Monday, September 24, 2018

Saturday Challenge- Where Were They in 1900?


A typical scene*
From an old GeneaMusings by Randy Seaver.
Your mission, should you decide to accept it (cue the Mission Impossible! music) is to:

1)  Where were your ancestors in the year 1900?  Make a list with their ages and location (with the street  address if you know it).

This assignment shouldn’t be too hard I thought, I’ll only do my direct ancestors, not aunts, uncles, or cousins. Right. In the year, 1900, I had four grandparents, eight great-grandparents, nine 2-great-grandparents, and one 3-great grandmother alive! Well, here goes:

Grandparents
William Ward lived in Scipio with his parents at age 13. This undoubtedly would have been the Mapleton area.

Frances Ingalls Ward at age 11 would have been on the Fort Drum military base. No that’s not right. Fort Drum didn’t even exist yet. She lived near North Wilna on her father’s farm. Today the area has been absorbed into Fort Drum.

Marion Wooster was age 4. He had been born in Iowa, but in 1900 was living back east where the family had come from on the outskirts of the hamlet of Lysander in northern Onondaga County.

Alice Valentine Jennings Wooster would have been 7 and living on her father’s farmland in Ireland.

Great-Grandparents
Charles Ingalls at age 36 owned a farm in the town of Wilna Jefferson Co, New York, just north of the settlement of North Wilna. The previous year he had lost his first wife (my great-grandmother) in childbirth and had not yet remarried.

William Jennings at age 51 and his wife, Sarah (Damery) Jennings age 38 were living on their farmland in Keelinga, Leap, County Cork Ireland. This is a small community in southwest Cork not far from the sea. One of their granddaughters and her husband own it today.

John Ward was 46 and his wife, Maria (Titus) Ward was 42 that year. They lived in the town of Scipio on a farm that we believe was near the four corners of Mapleton.

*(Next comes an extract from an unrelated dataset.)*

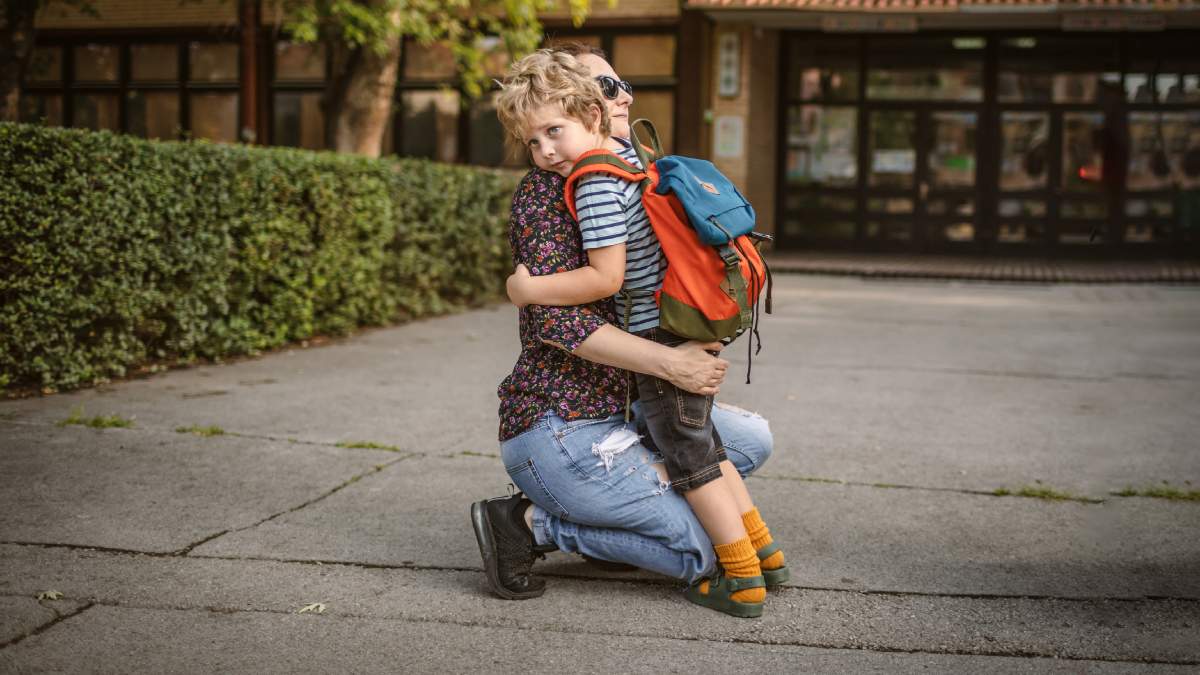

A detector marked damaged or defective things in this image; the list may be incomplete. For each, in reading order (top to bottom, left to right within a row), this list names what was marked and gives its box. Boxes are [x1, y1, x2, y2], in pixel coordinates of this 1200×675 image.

pavement crack [0, 598, 93, 648]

Verner Wooster age 37 and his wife, Edith (Duff) Wooster age 36 would have been on one of their farms. This one was in Lysander, New York, but they still had a farm in Iowa that they would travel back and forth to over the years.

2-Great-Grandparents
John Brown age 65 and Anna (Wright) Brown age 64 were living in Antwerp not far from their son-in-law Charles Ingalls, recent widower of their daughter Achsah. Antwerp is the town next to Wilna and the homes were about 5 miles or so apart.

James Duff was age 64 and Nellie (Johnson) Duff was 53 this year. Their farm was in Hampton Township of Dakota County, Minnesota. This is south of Minneapolis.

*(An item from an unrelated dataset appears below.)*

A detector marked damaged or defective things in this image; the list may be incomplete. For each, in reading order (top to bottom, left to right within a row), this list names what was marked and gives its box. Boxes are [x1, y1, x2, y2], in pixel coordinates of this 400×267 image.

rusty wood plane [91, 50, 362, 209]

William Ward was age 72 and his wife, Mary Ann (Blackwell) Ward was 74 in 1900. They lived in Scipio, probably on the property that Mary Ann owned at Manchester Road and Cork Street.

Mary Fay Ingalls was 60. A widow, she lived with her son Charles in Wilna, undoubtedly helping him with his children.
 
Elizabeth (Tift) Wooster, a widow at age 73, she is living in her son, Verner’s home in Lysander as mentioned above at the time of the census. She appeared to consider Verner’s home as her base while visiting her children for extended times. Seven of her ten children were surviving in 1900.

Lodema (Tobias) Titus, at age 69 lived in Ledyard, with her oldest son, Daniel. He is listed as the head of household on the census. However, this was the home she had occupied for many years not far from the Great Gully that separates Ledyard from Springport in Cayuga County.

3-Great-Grandmother
Mary (Aubin) Johnson was age 85. One of the two original white women to settle in Washington County, Minnesota, she was now living in her daughter Emma’s home in Castle Rock, Minnesota. Emma and her husband, William Duff, lived not far from their siblings Nellie and James Duff mentioned above.

Despite the number of people to account for, this was not hard to figure out. Prior research has made me aware of the general vicinity of the places that my ancestors had lived. The census for 1900 reminded me of where they were living; particularly for those that had, had different homes over the years or that were staying with children.

*The picture is from Lancaster Pennsylvania taken this year while on vacation. But as they all lived on farms in 1900, this would have been typical of what they might have seen out their windows.